Task instructions:
In the records below, the relevant part opens with the line containing "Belitec - Bett: Das etwas andere Schrankbett" and closes with the line containing "#WszystkichŚwiętych #ŚwiętoZmarłych #groby"; print that part exactly and only, without its pictures.

Listed records:
· · ·
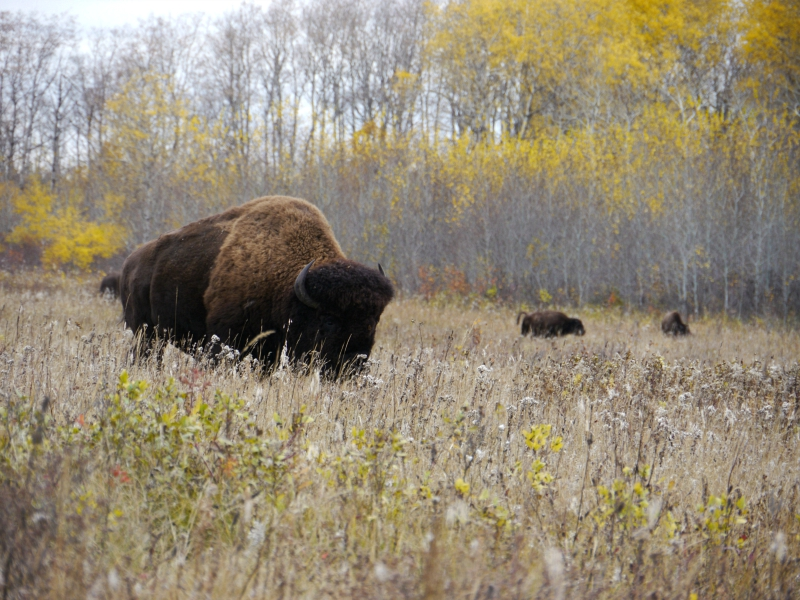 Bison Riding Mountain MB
· · ·
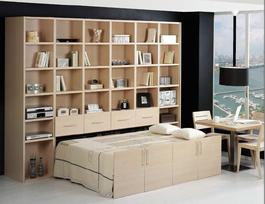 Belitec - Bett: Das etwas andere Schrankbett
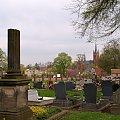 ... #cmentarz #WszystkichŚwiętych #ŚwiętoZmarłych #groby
· · ·
Written solution:
 Belitec - Bett: Das etwas andere Schrankbett
 ... #cmentarz #WszystkichŚwiętych #ŚwiętoZmarłych #groby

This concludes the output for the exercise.